■ Problem
Pick every line out of the entries below that has the string "setup", and copy it.
Start of Data shown
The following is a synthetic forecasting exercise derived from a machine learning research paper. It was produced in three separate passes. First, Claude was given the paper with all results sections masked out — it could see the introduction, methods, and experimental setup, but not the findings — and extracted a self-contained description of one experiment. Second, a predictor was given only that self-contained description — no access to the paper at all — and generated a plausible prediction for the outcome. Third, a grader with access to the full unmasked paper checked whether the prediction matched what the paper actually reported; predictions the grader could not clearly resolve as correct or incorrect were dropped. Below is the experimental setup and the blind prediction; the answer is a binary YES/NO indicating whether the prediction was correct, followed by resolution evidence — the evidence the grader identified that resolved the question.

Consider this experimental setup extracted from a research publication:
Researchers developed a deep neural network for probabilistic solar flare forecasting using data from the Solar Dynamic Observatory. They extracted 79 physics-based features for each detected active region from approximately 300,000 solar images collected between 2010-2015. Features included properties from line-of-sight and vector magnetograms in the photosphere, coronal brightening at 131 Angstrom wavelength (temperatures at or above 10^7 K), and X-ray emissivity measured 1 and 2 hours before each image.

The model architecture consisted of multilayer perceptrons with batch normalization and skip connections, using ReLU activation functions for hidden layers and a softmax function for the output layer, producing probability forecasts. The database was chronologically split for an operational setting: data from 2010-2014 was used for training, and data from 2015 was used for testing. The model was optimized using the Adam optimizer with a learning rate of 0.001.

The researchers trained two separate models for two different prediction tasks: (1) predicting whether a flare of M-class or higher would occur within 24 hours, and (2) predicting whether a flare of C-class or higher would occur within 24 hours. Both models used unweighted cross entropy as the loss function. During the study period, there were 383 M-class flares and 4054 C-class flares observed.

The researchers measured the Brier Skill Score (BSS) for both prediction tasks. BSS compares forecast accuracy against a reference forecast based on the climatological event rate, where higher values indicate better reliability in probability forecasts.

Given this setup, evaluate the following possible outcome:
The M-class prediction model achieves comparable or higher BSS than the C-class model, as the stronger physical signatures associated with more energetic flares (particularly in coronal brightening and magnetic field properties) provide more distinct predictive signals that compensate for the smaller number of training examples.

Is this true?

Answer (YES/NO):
End of Data shown
■ Expected answer
The following is a synthetic forecasting exercise derived from a machine learning research paper. It was produced in three separate passes. First, Claude was given the paper with all results sections masked out — it could see the introduction, methods, and experimental setup, but not the findings — and extracted a self-contained description of one experiment. Second, a predictor was given only that self-contained description — no access to the paper at all — and generated a plausible prediction for the outcome. Third, a grader with access to the full unmasked paper checked whether the prediction matched what the paper actually reported; predictions the grader could not clearly resolve as correct or incorrect were dropped. Below is the experimental setup and the blind prediction; the answer is a binary YES/NO indicating whether the prediction was correct, followed by resolution evidence — the evidence the grader identified that resolved the question.
Consider this experimental setup extracted from a research publication:
Given this setup, evaluate the following possible outcome:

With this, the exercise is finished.